I just want to make this clear. If you must use store bought mayonnaise Hellman's is the only acceptable brand. Anything else is just swill. You might as well use Kraft or (double gag) Miracle Whip.

11 comments:

motheramelia said...

I agree that the only edible store bought mayonnaise is Hellmans.

Tracie the Red said...

Amen to the Hellmans.

I used to like Kraft better but I think they changed their recipe or something. It's just not the same any more.

And I hate Miracle Whip.

Paul said...

Preach it, sister!

My mother used nothing but Best Foods (which is Hellman's west of the Rockies), so I was spoiled. All else is disgusting. Of course, if you make your own that is wonderful.

EY said...

Hey! What did Miracle Whip ever do to you? Granted, I don't use it as a non-sandwich ingredient, but I do love the tangy zip on a ham or roast beef sandwich.

Grandmère Mimi said...

Roseann, yes indeedy about the Hellmans. The company should pay you for this post.

suzanne said...

Now I know where the nausea comes from.

StLouisJohn said...

Ugh, how can you even defile your wonderful blog by mentioning M***CLE W**P? It's the sandwich spread that dare not speak its name, it is so vile.

When in mayonnaise mood, I generally make my own from scratch. :-) But if I must buy from the store, either due to need or laziness on my part, Hellmans is the only brand.

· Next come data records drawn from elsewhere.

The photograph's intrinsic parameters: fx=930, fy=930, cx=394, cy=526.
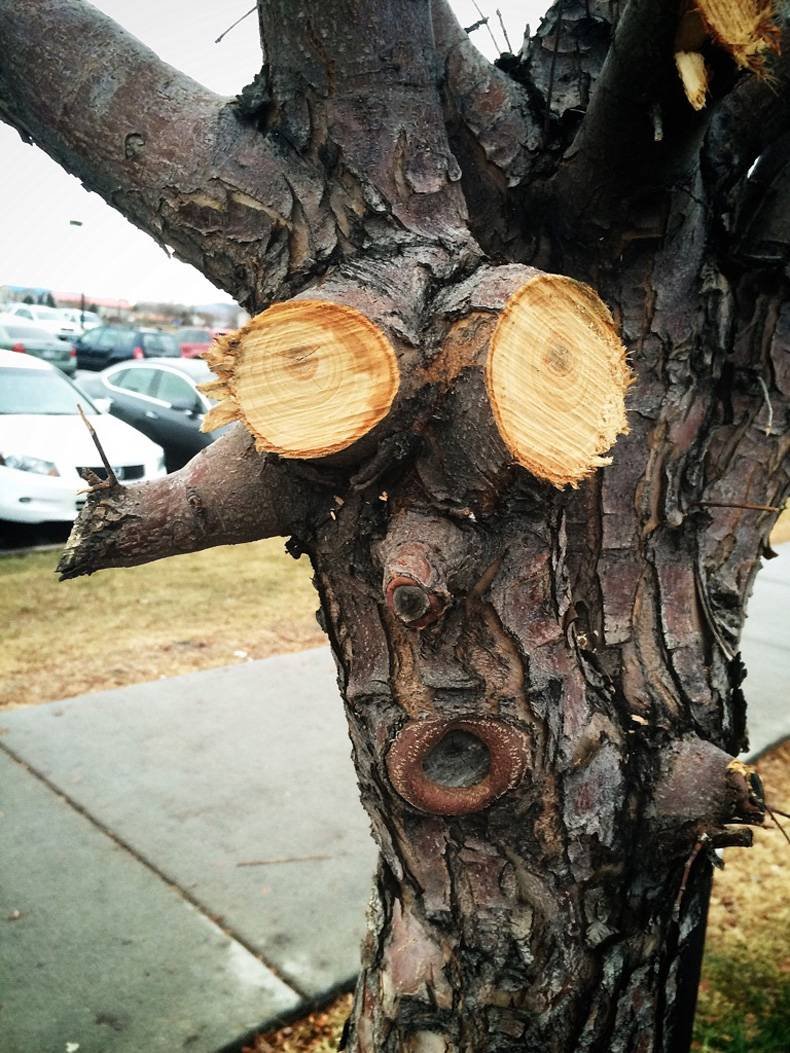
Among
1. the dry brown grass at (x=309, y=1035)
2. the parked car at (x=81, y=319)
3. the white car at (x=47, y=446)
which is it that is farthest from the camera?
the parked car at (x=81, y=319)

Period. Carve it in stone, as this is not debatable.

Joan said...

AMEN!! Hellman's/Best Foods or NOTHING!!

Janis said...

As always, John hit it dead on. I too cannot abide to name or spell M****** Crap.

Douglas Ward said...

You know what's worse than Kraft mayonaisse? French's mustard. Can't stand the stuff.

Anonymous said...

So true.

And, I'm with Doug on French's Mustard too.

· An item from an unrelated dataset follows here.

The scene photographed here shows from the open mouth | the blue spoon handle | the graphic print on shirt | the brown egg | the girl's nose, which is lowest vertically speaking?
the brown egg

And, as long as I'm on a tear, what's the deal with this crap cheese in the supermarkets? Can we please get some real cheese without having to go to a specialty store?

Same as above but substitute meat for cheese.

Same as above but substitute pickles for meat.

And, if you're going to bake for crying out loud get a bag of King Arthur flour. Otherwise you might as well eat a Twinkie. If you don't care enough to use King Arthur then you might as well not bake.

Thank you very much. Now I'm hungry.